スマホには独自の細菌世界が存在するようです。
2月26日に公開された論文、および先行する研究によると、スマートフォンをはじめとした携帯電話には、持ち主の生活場所や仕事を反映する、独自の細菌叢(さいきんそう、細菌の集合のこと)が存在すると明らかになっています。
人によって腸内に住む細菌が異なることは以前から知られていましたが、スマホでも持ち主にごとの違いが認められるとは驚きです。
私たちのスマホの上には、いったいどんな世界が築かれているのでしょうか?
目次
スマホに潜む細菌たちは独自の細菌叢を築いていたと判明!
スマホ上の細菌叢は持ち主を写す鏡となる
スマホに潜む細菌たちは独自の細菌叢を築いていたと判明!
かつて人類が最も手にした道具は石器や動物の骨でした。
しかし技術の発達とともに手にする道具も変化し、現在の人類が最も手にするのはスマホをはじめとする携帯電話です。
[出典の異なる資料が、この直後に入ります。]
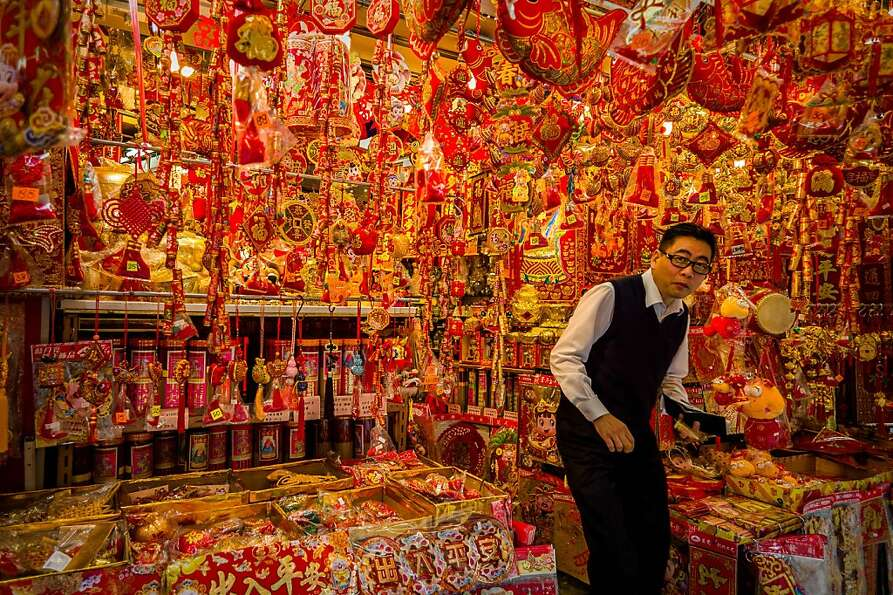 Hope you like red and gold: A shop in Hong Kong sells decorations for Chinese New Year on Sun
一方、近年の遺伝子解析技術の進歩により、様々な環境に住む細菌たちの世界が調べられるようになってきました。
そこで今回、研究者たちは、携帯電話に潜むであろう細菌たちに着目しました。
携帯電話の表面には手の油や皮膚の断片(垢)といった豊富な「栄養素」が継続的に供給されているため、細菌たちの世界が出現している可能性があったのです。
研究者たちはさっそく、携帯電話の表面から汚れを収集し、どのような細菌が潜んでいるかを調べました。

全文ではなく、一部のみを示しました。